Widowed, Divorced or Never Married – Who is More Likely to be Mr. Right?

Dating sounds like fun in theory, but the reality can be anything but. One of the items on the checklist is whether or not he’s been married before. Which is a better indication of long-term relationship potential?

There are three categories: widowed, divorced and never married. Your Mr. Forever could be any of those, but there are some things to consider.

The Lonely Widower

It’s easy to automatically empathize with a widower, especially if he’s raising children on his own. Even if they’re older, he may be struggling with college bills. He will probably be reluctant to involve a date in his personal life.

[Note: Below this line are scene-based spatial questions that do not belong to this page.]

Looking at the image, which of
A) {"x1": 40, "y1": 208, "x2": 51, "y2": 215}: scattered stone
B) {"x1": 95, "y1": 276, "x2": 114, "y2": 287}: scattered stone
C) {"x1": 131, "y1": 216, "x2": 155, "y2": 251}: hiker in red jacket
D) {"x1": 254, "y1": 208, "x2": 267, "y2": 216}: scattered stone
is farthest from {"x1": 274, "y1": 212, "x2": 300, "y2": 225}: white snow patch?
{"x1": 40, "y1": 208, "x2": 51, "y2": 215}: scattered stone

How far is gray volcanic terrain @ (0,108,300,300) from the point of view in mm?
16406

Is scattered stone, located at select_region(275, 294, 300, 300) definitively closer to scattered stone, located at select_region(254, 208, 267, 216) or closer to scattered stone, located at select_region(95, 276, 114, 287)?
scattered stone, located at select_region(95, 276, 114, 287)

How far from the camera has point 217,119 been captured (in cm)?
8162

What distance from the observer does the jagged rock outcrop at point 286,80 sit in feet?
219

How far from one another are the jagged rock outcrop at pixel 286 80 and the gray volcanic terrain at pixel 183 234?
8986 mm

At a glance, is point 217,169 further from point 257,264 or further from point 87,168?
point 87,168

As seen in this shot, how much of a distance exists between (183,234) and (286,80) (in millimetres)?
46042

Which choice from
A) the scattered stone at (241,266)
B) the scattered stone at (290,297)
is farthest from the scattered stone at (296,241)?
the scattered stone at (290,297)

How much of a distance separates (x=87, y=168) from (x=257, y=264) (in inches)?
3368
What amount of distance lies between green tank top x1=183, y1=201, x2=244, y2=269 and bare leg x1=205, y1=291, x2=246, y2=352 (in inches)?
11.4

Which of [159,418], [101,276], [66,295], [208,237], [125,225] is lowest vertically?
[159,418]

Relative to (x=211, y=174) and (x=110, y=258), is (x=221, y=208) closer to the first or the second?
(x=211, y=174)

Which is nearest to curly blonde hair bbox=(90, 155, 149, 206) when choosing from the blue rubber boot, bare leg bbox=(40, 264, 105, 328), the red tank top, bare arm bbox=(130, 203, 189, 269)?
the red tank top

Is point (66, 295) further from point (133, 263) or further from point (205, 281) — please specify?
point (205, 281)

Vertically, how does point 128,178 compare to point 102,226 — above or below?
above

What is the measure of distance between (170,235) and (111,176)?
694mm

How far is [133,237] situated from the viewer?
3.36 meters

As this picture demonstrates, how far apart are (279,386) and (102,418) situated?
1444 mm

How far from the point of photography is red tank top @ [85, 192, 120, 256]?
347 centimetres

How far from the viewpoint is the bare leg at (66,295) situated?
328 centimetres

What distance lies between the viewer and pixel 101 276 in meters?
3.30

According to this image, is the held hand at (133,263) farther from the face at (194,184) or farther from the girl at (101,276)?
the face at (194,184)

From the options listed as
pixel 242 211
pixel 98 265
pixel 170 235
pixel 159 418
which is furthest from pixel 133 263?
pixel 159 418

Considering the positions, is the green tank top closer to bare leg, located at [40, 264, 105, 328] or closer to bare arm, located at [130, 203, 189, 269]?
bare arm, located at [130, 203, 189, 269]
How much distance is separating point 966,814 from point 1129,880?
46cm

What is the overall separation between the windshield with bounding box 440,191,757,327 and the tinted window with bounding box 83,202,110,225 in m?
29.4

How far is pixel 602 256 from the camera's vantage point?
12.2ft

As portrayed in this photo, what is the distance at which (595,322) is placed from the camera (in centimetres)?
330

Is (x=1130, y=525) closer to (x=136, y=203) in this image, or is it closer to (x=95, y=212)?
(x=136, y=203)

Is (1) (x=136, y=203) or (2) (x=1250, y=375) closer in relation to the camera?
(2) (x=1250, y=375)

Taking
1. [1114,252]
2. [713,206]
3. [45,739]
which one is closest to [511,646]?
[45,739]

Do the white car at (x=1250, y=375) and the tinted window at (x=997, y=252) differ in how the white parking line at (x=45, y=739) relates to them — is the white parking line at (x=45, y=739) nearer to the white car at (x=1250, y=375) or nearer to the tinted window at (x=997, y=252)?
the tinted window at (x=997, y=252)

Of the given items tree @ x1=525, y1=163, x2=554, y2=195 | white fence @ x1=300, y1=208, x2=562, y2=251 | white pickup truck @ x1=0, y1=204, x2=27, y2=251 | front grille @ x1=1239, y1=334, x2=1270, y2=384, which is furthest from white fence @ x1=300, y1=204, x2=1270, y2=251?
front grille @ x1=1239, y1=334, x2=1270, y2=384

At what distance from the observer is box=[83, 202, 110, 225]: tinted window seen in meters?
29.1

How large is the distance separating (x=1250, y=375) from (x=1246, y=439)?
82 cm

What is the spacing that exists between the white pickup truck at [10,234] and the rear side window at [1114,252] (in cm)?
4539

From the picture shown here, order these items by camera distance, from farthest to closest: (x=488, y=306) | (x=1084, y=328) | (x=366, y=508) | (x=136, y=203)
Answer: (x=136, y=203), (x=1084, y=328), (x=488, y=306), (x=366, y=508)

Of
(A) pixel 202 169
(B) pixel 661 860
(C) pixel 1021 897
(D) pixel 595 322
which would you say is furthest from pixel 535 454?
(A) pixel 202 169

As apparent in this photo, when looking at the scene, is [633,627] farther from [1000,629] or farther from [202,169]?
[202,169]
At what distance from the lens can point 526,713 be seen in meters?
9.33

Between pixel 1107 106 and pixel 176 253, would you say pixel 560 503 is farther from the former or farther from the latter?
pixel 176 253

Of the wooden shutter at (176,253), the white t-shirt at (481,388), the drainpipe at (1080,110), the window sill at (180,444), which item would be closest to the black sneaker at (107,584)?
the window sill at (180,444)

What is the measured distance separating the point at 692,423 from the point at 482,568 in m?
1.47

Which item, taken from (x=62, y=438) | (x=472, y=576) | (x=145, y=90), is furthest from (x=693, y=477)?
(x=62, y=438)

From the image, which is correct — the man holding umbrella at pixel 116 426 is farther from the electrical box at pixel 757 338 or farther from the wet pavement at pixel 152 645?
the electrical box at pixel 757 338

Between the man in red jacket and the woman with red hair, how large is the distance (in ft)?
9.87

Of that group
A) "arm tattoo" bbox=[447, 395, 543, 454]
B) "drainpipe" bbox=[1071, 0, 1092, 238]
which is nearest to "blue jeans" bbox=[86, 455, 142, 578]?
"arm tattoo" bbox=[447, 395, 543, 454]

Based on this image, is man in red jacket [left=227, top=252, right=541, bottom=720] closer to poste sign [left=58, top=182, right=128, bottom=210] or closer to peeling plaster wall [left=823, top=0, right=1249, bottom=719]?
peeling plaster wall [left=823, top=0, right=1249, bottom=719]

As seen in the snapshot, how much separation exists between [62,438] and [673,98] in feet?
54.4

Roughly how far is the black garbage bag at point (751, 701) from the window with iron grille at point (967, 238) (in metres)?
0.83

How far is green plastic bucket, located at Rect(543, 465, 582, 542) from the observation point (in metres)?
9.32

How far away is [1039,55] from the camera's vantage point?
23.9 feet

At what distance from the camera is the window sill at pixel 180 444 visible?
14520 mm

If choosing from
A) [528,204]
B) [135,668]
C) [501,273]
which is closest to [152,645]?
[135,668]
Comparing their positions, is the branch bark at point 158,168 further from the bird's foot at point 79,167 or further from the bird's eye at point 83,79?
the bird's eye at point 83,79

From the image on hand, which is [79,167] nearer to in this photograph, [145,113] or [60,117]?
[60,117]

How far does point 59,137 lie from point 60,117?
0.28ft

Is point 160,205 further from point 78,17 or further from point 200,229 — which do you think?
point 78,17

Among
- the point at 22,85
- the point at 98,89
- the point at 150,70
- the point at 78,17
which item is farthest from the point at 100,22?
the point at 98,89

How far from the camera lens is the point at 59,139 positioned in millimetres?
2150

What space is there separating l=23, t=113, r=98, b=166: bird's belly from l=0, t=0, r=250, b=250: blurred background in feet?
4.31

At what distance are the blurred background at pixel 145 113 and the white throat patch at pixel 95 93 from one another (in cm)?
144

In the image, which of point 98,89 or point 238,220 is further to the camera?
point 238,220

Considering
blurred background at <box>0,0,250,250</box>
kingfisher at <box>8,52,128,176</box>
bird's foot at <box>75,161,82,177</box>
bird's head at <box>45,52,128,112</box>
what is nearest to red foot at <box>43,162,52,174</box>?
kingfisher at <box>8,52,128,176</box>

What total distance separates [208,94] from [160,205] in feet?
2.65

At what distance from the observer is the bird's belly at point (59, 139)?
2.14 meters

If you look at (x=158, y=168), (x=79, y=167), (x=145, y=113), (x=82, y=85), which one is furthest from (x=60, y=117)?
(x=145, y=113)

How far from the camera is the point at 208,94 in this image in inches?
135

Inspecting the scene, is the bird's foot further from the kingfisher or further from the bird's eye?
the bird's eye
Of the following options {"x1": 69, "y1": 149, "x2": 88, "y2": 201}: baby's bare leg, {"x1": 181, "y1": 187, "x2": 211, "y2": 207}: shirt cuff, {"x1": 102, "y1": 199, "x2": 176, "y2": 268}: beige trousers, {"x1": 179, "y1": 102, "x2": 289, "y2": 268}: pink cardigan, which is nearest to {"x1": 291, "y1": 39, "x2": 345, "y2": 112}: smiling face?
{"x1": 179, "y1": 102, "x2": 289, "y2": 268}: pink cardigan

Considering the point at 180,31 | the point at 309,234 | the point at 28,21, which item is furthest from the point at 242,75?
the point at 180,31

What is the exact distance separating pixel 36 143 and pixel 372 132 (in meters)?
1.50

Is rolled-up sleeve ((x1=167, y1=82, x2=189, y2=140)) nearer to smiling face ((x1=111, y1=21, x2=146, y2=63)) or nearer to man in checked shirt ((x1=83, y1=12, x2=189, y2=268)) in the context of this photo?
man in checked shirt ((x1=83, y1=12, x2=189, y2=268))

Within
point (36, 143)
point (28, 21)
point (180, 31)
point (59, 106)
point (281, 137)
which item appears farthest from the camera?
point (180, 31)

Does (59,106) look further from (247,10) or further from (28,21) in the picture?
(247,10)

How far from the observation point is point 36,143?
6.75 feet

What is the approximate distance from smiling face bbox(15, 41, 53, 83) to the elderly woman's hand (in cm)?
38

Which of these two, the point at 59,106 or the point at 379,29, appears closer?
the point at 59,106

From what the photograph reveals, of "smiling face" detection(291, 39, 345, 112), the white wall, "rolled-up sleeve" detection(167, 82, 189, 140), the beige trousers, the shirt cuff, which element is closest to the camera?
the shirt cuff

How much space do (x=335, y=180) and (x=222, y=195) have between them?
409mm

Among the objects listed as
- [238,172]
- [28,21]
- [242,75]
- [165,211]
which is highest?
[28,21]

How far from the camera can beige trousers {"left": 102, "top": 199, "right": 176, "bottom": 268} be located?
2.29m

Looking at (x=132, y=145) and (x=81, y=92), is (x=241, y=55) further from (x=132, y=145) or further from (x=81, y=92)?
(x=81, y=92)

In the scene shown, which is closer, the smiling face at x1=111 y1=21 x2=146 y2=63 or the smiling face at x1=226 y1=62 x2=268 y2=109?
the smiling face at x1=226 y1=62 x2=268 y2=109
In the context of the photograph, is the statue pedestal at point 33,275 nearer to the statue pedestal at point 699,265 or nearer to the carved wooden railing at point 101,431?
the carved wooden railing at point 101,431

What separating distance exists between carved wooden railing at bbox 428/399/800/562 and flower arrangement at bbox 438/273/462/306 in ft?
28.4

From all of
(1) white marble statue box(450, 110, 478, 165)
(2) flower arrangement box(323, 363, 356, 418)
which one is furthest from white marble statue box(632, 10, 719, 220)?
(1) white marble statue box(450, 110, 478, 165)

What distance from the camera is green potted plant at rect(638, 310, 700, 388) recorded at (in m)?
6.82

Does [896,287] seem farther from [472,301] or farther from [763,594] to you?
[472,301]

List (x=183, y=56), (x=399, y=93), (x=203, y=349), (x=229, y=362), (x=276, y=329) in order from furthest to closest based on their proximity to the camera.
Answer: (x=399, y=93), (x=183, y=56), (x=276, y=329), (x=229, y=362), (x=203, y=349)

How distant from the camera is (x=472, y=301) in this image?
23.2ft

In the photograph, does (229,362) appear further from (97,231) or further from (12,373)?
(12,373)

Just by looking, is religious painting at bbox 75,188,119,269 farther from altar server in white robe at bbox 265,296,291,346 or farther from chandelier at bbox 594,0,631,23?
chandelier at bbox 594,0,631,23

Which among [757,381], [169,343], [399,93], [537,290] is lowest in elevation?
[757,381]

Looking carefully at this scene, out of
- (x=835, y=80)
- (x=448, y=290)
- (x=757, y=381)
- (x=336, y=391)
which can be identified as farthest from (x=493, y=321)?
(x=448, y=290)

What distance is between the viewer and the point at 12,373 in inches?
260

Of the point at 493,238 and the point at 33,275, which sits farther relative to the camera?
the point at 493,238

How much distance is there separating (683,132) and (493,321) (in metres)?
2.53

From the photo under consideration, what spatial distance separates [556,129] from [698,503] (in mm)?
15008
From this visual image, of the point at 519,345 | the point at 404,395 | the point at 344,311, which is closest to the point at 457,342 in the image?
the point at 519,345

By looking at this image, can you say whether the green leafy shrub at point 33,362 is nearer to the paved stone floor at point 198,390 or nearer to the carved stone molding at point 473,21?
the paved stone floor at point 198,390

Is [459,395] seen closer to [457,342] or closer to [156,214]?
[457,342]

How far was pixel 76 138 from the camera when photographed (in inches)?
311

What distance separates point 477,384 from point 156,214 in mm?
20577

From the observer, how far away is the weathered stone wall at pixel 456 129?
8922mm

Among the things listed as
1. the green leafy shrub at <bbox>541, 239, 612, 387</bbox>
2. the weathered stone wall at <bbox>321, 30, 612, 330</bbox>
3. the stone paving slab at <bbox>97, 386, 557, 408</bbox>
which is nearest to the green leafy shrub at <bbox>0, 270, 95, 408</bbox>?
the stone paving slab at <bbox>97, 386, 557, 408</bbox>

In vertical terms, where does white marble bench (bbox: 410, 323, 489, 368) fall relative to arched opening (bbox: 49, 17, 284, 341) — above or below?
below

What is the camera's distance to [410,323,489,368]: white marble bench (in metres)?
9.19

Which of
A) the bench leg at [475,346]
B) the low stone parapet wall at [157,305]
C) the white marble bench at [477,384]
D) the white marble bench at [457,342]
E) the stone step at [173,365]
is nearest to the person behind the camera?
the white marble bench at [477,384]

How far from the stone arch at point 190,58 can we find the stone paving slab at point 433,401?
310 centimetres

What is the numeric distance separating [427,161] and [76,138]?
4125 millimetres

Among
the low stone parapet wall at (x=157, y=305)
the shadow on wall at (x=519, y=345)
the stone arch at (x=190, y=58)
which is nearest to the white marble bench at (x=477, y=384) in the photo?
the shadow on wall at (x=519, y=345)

Many women are attracted to widowers because they feel that this is a man who was in a successful committed relationship. However, that does not mean that he is interested in or has time for another committed relationship. All he may really want is a nice evening out with a succession of dates. Of course, he may be looking for wife material.

The Divorced Man

The odds are about 50/50 that a man over 40 is divorced. Some women feel a divorced man is preferable because he proved that he was able to commit publicly to a relationship. Of course, being divorced is proof it didn’t last.

If someone has been divorced more than once, that’s a red flag. Each subsequent marriage has a greater likelihood of ending in divorce. Divorced men have baggage. If he complains a lot about his ex, that’s another red flag. Accepting some responsibility for the split is a sign of emotional maturity.

The Man Who Never Married

This man is the hero of most romance novels, unhappy until he finally found the right woman. Maybe. In real life, he could be a commitment-phobe or have issues that work against long-term relationships. Is he a control freak? Very bad sign. Some long-term singles are very self-involved. Does he have a sincere interest in you or does most of his conversation revolve around him?

The bottom line is that judging a potential relationship based upon one category is not ultimately helpful. People are individuals. Everyone has baggage, including you. Prejudging anyone based upon one fact may mean that you miss out on the best experience of your life.